▸ Records provided
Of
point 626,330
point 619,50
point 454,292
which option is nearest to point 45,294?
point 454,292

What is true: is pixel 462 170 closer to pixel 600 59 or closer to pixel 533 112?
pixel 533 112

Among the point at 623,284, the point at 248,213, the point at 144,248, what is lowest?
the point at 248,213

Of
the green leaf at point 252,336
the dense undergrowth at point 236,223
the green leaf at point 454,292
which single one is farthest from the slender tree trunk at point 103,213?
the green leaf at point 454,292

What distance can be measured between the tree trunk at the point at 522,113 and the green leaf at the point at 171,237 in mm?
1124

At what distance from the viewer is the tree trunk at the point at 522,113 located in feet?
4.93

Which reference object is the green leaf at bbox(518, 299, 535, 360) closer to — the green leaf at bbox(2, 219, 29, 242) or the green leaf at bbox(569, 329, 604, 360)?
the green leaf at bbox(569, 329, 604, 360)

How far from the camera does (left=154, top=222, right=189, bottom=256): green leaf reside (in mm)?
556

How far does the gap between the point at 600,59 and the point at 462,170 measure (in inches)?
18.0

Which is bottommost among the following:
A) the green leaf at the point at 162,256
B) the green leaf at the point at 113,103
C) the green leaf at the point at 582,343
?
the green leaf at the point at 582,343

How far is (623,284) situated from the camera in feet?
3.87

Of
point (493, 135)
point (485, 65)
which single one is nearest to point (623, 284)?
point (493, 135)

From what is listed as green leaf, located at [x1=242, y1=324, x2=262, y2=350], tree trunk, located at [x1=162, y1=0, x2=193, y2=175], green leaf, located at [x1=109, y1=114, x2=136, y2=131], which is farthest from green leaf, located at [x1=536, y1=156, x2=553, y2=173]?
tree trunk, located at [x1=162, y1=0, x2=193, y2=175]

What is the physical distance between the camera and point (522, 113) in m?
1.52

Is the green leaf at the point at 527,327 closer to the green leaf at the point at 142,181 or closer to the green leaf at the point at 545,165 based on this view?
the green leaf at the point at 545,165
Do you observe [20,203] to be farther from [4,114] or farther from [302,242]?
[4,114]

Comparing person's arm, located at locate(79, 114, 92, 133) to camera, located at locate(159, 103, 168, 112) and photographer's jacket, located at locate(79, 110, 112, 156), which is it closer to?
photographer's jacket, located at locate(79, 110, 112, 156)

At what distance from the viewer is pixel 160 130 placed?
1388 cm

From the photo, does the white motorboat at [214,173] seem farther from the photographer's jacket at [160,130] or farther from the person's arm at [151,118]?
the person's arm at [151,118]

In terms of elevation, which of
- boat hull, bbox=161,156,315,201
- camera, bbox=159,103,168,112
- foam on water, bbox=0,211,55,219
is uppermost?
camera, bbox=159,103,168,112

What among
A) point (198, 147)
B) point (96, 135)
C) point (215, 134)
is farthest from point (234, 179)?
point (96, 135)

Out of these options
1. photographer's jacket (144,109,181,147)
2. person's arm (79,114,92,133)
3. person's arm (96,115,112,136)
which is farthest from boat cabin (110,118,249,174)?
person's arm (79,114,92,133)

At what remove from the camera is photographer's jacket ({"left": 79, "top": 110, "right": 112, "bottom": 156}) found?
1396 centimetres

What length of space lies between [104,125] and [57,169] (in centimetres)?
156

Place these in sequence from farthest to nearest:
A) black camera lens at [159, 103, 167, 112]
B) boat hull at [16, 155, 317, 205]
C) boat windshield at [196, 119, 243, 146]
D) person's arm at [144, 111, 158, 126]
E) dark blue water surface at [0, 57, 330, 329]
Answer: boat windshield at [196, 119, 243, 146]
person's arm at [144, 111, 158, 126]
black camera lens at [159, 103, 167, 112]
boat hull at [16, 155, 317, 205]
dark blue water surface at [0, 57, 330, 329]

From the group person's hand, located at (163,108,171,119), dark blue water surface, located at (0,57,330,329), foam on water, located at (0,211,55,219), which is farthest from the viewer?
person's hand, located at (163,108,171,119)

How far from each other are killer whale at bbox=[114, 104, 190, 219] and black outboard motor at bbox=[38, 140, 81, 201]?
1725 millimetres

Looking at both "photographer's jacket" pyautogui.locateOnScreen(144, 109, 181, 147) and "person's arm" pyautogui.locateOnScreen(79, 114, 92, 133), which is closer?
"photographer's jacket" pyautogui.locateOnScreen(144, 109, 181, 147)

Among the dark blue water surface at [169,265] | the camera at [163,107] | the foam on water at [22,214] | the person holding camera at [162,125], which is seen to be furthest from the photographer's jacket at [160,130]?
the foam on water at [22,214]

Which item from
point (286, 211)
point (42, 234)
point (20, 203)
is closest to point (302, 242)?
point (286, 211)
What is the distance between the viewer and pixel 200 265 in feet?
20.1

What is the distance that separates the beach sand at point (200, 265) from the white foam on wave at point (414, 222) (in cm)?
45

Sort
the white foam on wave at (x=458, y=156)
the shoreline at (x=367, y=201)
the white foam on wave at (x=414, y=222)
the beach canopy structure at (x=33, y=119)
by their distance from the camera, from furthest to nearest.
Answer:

▸ Given request
Rewrite everything from the line containing "How far from each" down to the line containing "1725 millimetres". Leave the request unchanged, but multiply the distance in the answer by 1.25 and round it to a whole number, with halves rounded up.

▸ Complete output
How far from each other are killer whale at bbox=[114, 104, 190, 219] and black outboard motor at bbox=[38, 140, 81, 201]?
2156 millimetres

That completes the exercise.